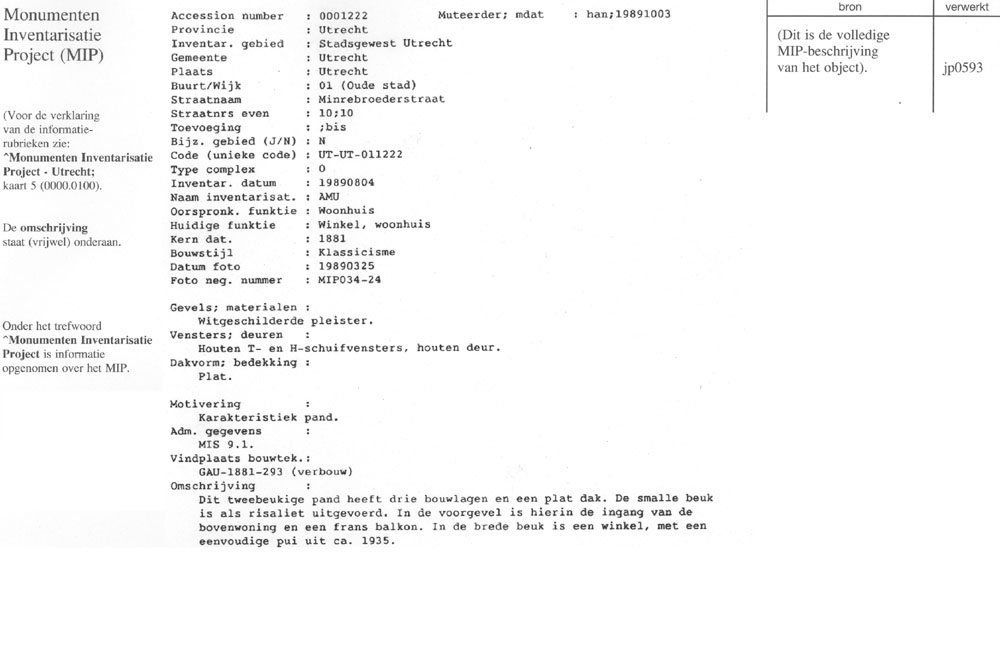 Monumenten Inventarisatie Project (MIP)

(Voor de verklaring van de informatie-rubrieken zie: ^Monumenten Inventarisatie Project - Utrecht; kaart 5 (0000.0100).

De omschrijving staat (vrijwel) onderaan.

Onder het trefwoord ^Monumenten Inventarisatie Project is informatie opgenomen over het MIP.

Accession number : 0001222 Muteerder; mdat : han;19891003
Provincie : Utrecht
Inventar. gebied : Stadsgewest Utrecht
Gemeente : Utrecht
Plaats : Utrecht
Buurt/Wijk : 01 (Oude stad)
Straatnaam : Minrebroederstraat
Straatnrs even : 10;10
Toevoeging : ;bis
Bijz. gebied (J/N) : N
Code (unieke code) : UT-UT-011222
Type complex : 0
Inventar. datum : 19890804
Naam inventarisat. : AMU
Oorspronk. funktie : Woonhuis
Huidige funktie : Winkel, woonhuis
Kern dat. : 1881
Bouwstijl : Klassicisme
Datum foto : 19890325
Foto neg. nummer : MIP034-24

Gevels; materialen :
Witgeschilderde pleister.
Vensters; deuren :
Houten T- en H-schuifvensters, houten deur.
Dakvorm; bedekking :
Plat.

Motivering :
Karakteristiek pand.
Adm. gegevens :
MIS 9.1.
Vindplaats bouwtek.:
GAU-1881-293 (verbouw)
Omschrijving :
Dit tweebeukige pand heeft drie bouwlagen en een plat dak. De smalle beuk is als risaliet uitgevoerd. In de voorgevel is hierin de ingang van de bovenwoning en een frans balkon. In de brede beuk is een winkel, met een eenvoudige pui uit ca. 1935.

| bron | verwerkt |
|---|---|
| (Dit is de volledige MIP-beschrijving van het object). | jp0593 |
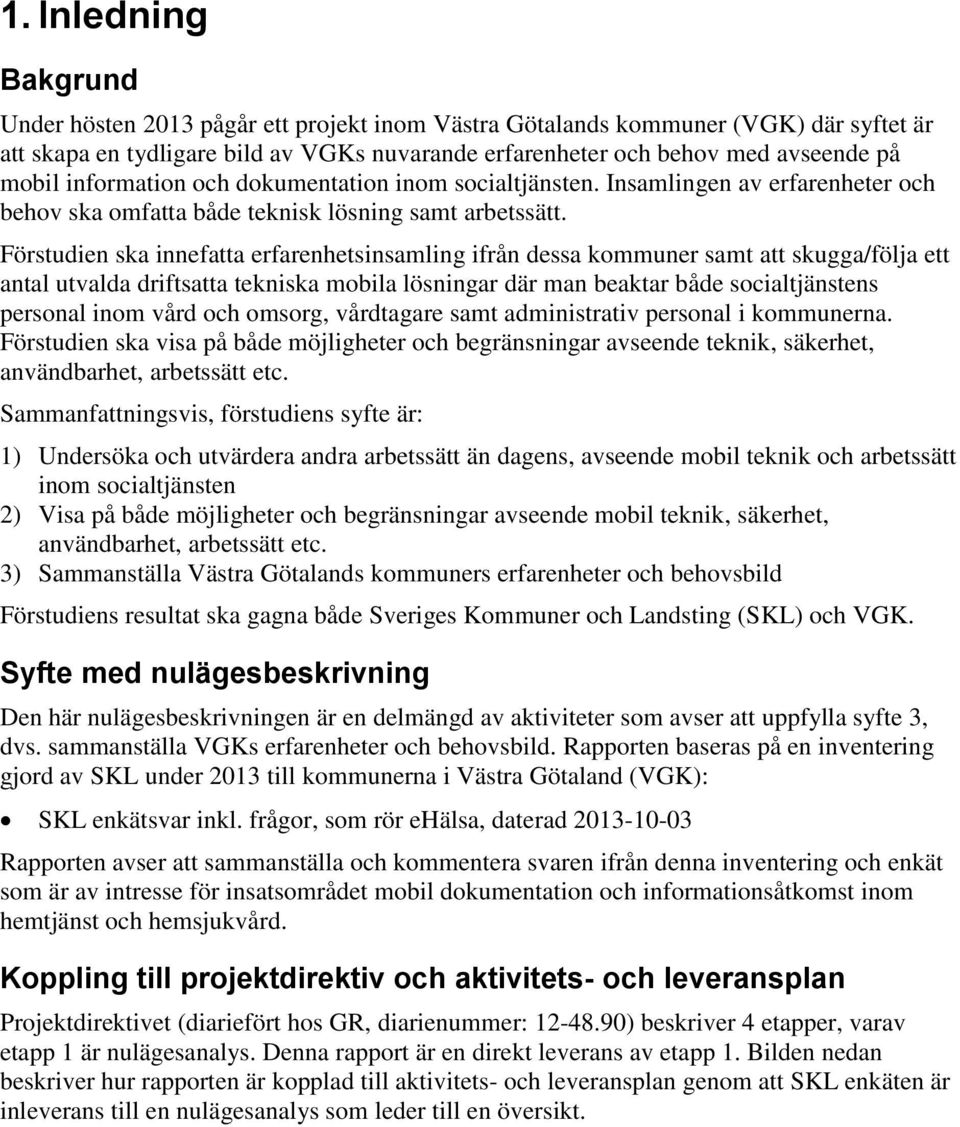 1. Inledning

Bakgrund

Under hösten 2013 pågår ett projekt inom Västra Götalands kommuner (VGK) där syftet är att skapa en tydligare bild av VGKs nuvarande erfarenheter och behov med avseende på mobil information och dokumentation inom socialtjänsten. Insamlingen av erfarenheter och behov ska omfatta både teknisk lösning samt arbetssätt.

Förstudien ska innefatta erfarenhetsinsamling ifrån dessa kommuner samt att skugga/följa ett antal utvalda driftsatta tekniska mobila lösningar där man beaktar både socialtjänstens personal inom vård och omsorg, vårdtagare samt administrativ personal i kommunerna. Förstudien ska visa på både möjligheter och begränsningar avseende teknik, säkerhet, användbarhet, arbetssätt etc.

Sammanfattningsvis, förstudiens syfte är:

1) Undersöka och utvärdera andra arbetssätt än dagens, avseende mobil teknik och arbetssätt inom socialtjänsten
2) Visa på både möjligheter och begränsningar avseende mobil teknik, säkerhet, användbarhet, arbetssätt etc.
3) Sammanställa Västra Götalands kommuners erfarenheter och behovsbild

Förstudiens resultat ska gagna både Sveriges Kommuner och Landsting (SKL) och VGK.

Syfte med nulägesbeskrivning

Den här nulägesbeskrivningen är en delmängd av aktiviteter som avser att uppfylla syfte 3, dvs. sammanställa VGKs erfarenheter och behovsbild. Rapporten baseras på en inventering gjord av SKL under 2013 till kommunerna i Västra Götaland (VGK):

• SKL enkätsvar inkl. frågor, som rör eHälsa, daterad 2013-10-03

Rapporten avser att sammanställa och kommentera svaren ifrån denna inventering och enkät som är av intresse för insatsområdet mobil dokumentation och informationsåtkomst inom hemtjänst och hemsjukvård.

Koppling till projektdirektiv och aktivitets- och leveransplan

Projektdirektivet (diariefört hos GR, diarienummer: 12-48.90) beskriver 4 etapper, varav etapp 1 är nulägesanalys. Denna rapport är en direkt leverans av etapp 1. Bilden nedan beskriver hur rapporten är kopplad till aktivitets- och leveransplan genom att SKL enkäten är inleverans till en nulägesanalys som leder till en översikt.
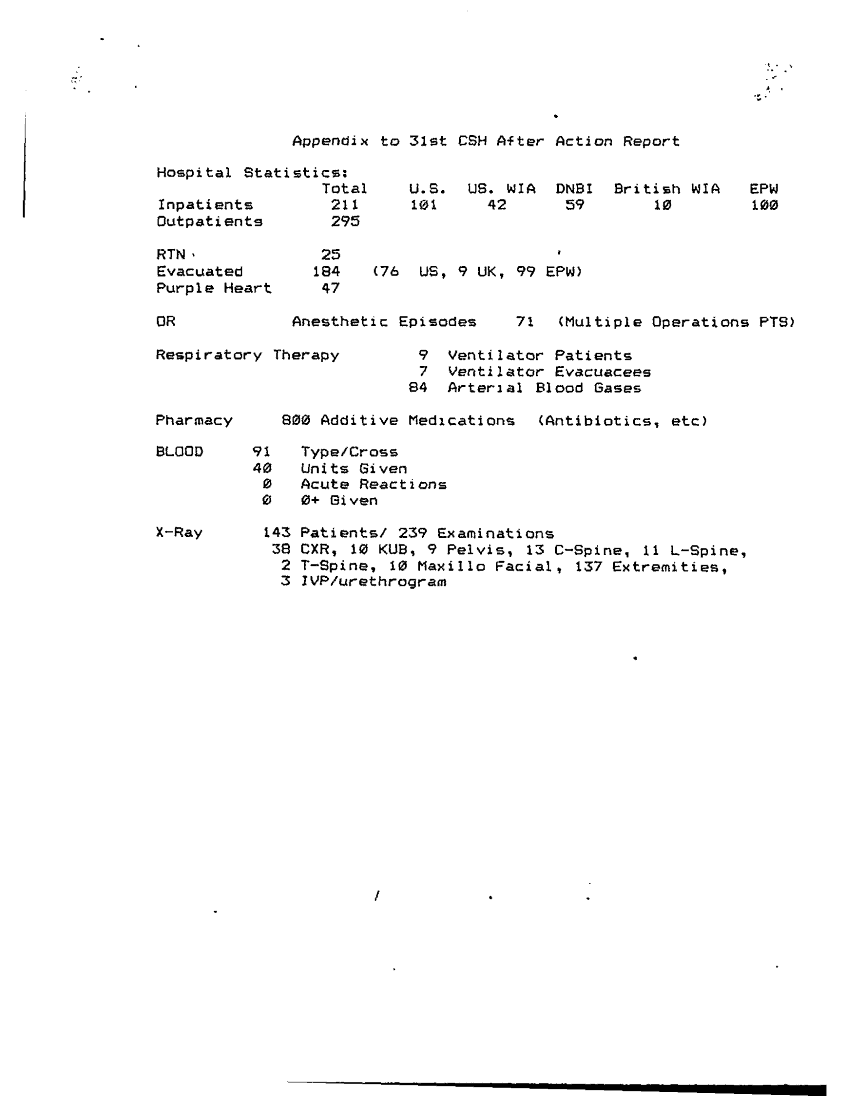 Appendix to 31st CSH After Action Report

Hospital Statistics:

| | Total | U.S. | US. WIA | DNBI | British WIA | EPW |
|---|---|---|---|---|---|---|
| Inpatients | 211 | 101 | 42 | 59 | 10 | 100 |
| Outpatients | 295 | | | | | |

RTN 25
Evacuated 184 (76 US, 9 UK, 99 EPW)
Purple Heart 47

OR Anesthetic Episodes 71 (Multiple Operations PTS)

Respiratory Therapy 9 Ventilator Patients
7 Ventilator Evacuacees
84 Arterial Blood Gases

Pharmacy 800 Additive Medications (Antibiotics, etc)

BLOOD 91 Type/Cross
40 Units Given
0 Acute Reactions
0 0+ Given

X-Ray 143 Patients/ 239 Examinations
38 CXR, 10 KUB, 9 Pelvis, 13 C-Spine, 11 L-Spine,
2 T-Spine, 10 Maxillo Facial, 137 Extremities,
3 IVP/urethrogram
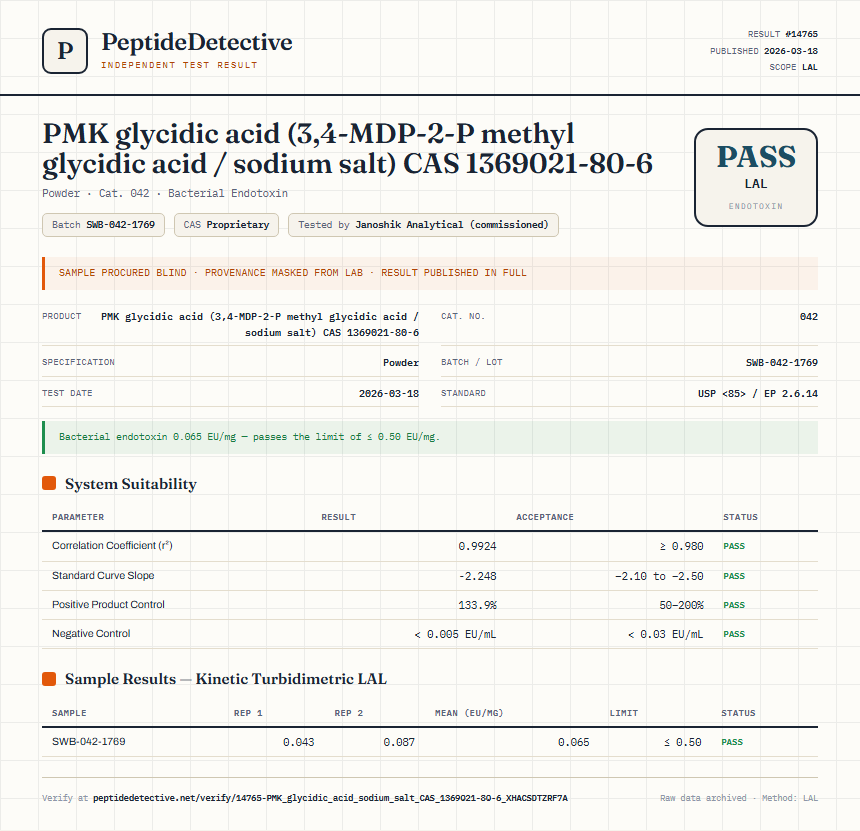 P

PeptideDetective

INDEPENDENT TEST RESULT

RESULT #14765
PUBLISHED 2026-03-18
SCOPE LAL

PMK glycidic acid (3,4-MDP-2-P methyl glycidic acid / sodium salt) CAS 1369021-80-6

Powder · Cat. 042 · Bacterial Endotoxin

Batch SWB-042-1769

CAS Proprietary

Tested by Janoshik Analytical (commissioned)

PASS
LAL
ENDOTOXIN

SAMPLE PROCURED BLIND · PROVENANCE MASKED FROM LAB · RESULT PUBLISHED IN FULL

PRODUCT PMK glycidic acid (3,4-MDP-2-P methyl glycidic acid / sodium salt) CAS 1369021-80-6

SPECIFICATION Powder

TEST DATE 2026-03-18

CAT. NO. 042

BATCH / LOT SWB-042-1769

STANDARD USP <85> / EP 2.6.14

Bacterial endotoxin 0.065 EU/mg — passes the limit of ≤ 0.50 EU/mg.

System Suitability

| PARAMETER | RESULT | ACCEPTANCE | STATUS |
|---|---|---|---|
| Correlation Coefficient ($r^2$) | 0.9924 | ≥ 0.980 | PASS |
| Standard Curve Slope | -2.248 | -2.10 to -2.50 | PASS |
| Positive Product Control | 133.9% | 50–200% | PASS |
| Negative Control | < 0.005 EU/mL | < 0.03 EU/mL | PASS |

Sample Results — Kinetic Turbidimetric LAL

| SAMPLE | REP 1 | REP 2 | MEAN (EU/MG) | LIMIT | STATUS |
|---|---|---|---|---|---|
| SWB-042-1769 | 0.043 | 0.087 | 0.065 | ≤ 0.50 | PASS |

Verify at peptidedetective.net/verify/14765-PMK_glycidic_acid_sodium_salt_CAS_1369021-80-6_XHACSDTZRF7A

Raw data archived · Method: LAL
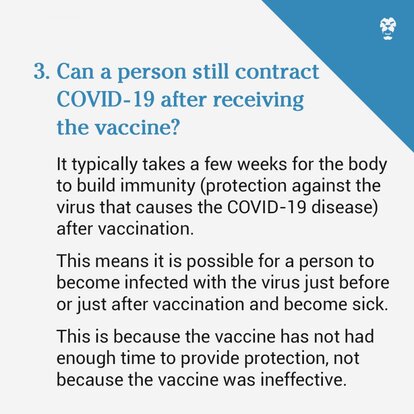 3. Can a person still contract COVID-19 after receiving the vaccine?

It typically takes a few weeks for the body to build immunity (protection against the virus that causes the COVID-19 disease) after vaccination.

This means it is possible for a person to become infected with the virus just before or just after vaccination and become sick.

This is because the vaccine has not had enough time to provide protection, not because the vaccine was ineffective.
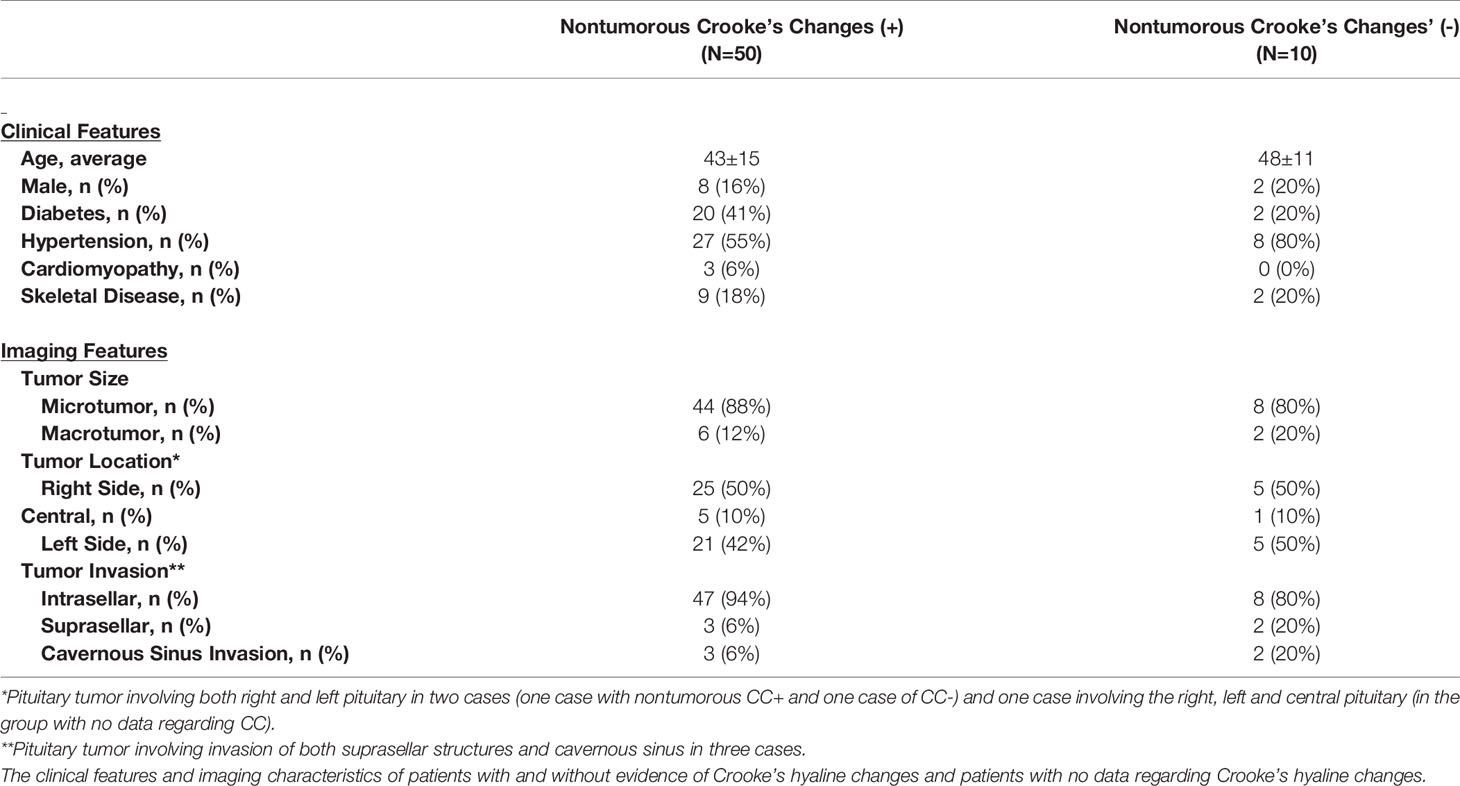 |  | Nontumorous Crooke's Changes (+) (N=50) | Nontumorous Crooke's Changes' (-) (N=10) |
|---|---|---|
| Clinical Features | | |
| Age, average | 43±15 | 48±11 |
| Male, n (%) | 8 (16%) | 2 (20%) |
| Diabetes, n (%) | 20 (41%) | 2 (20%) |
| Hypertension, n (%) | 27 (55%) | 8 (80%) |
| Cardiomyopathy, n (%) | 3 (6%) | 0 (0%) |
| Skeletal Disease, n (%) | 9 (18%) | 2 (20%) |
| Imaging Features | | |
| Tumor Size | | |
| Microtumor, n (%) | 44 (88%) | 8 (80%) |
| Macrotumor, n (%) | 6 (12%) | 2 (20%) |
| Tumor Location* | | |
| Right Side, n (%) | 25 (50%) | 5 (50%) |
| Central, n (%) | 5 (10%) | 1 (10%) |
| Left Side, n (%) | 21 (42%) | 5 (50%) |
| Tumor Invasion** | | |
| Intrasellar, n (%) | 47 (94%) | 8 (80%) |
| Suprasellar, n (%) | 3 (6%) | 2 (20%) |
| Cavernous Sinus Invasion, n (%) | 3 (6%) | 2 (20%) |

*Pituitary tumor involving both right and left pituitary in two cases (one case with nontumorous CC+ and one case of CC-) and one case involving the right, left and central pituitary (in the group with no data regarding CC).

**Pituitary tumor involving invasion of both suprasellar structures and cavernous sinus in three cases.

The clinical features and imaging characteristics of patients with and without evidence of Crooke's hyaline changes and patients with no data regarding Crooke's hyaline changes.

+ + + + +

> _The task_
Send back exactly the lines of the listing above starting at the one with "Cardiomyopathy, n (%)" and ending at the one with "Sinus Invasion, n", inclusive, and no others.

> _Task response_
| Cardiomyopathy, n (%) | 3 (6%) | 0 (0%) |
| Skeletal Disease, n (%) | 9 (18%) | 2 (20%) |
| Imaging Features | | |
| Tumor Size | | |
| Microtumor, n (%) | 44 (88%) | 8 (80%) |
| Macrotumor, n (%) | 6 (12%) | 2 (20%) |
| Tumor Location* | | |
| Right Side, n (%) | 25 (50%) | 5 (50%) |
| Central, n (%) | 5 (10%) | 1 (10%) |
| Left Side, n (%) | 21 (42%) | 5 (50%) |
| Tumor Invasion** | | |
| Intrasellar, n (%) | 47 (94%) | 8 (80%) |
| Suprasellar, n (%) | 3 (6%) | 2 (20%) |
| Cavernous Sinus Invasion, n (%) | 3 (6%) | 2 (20%) |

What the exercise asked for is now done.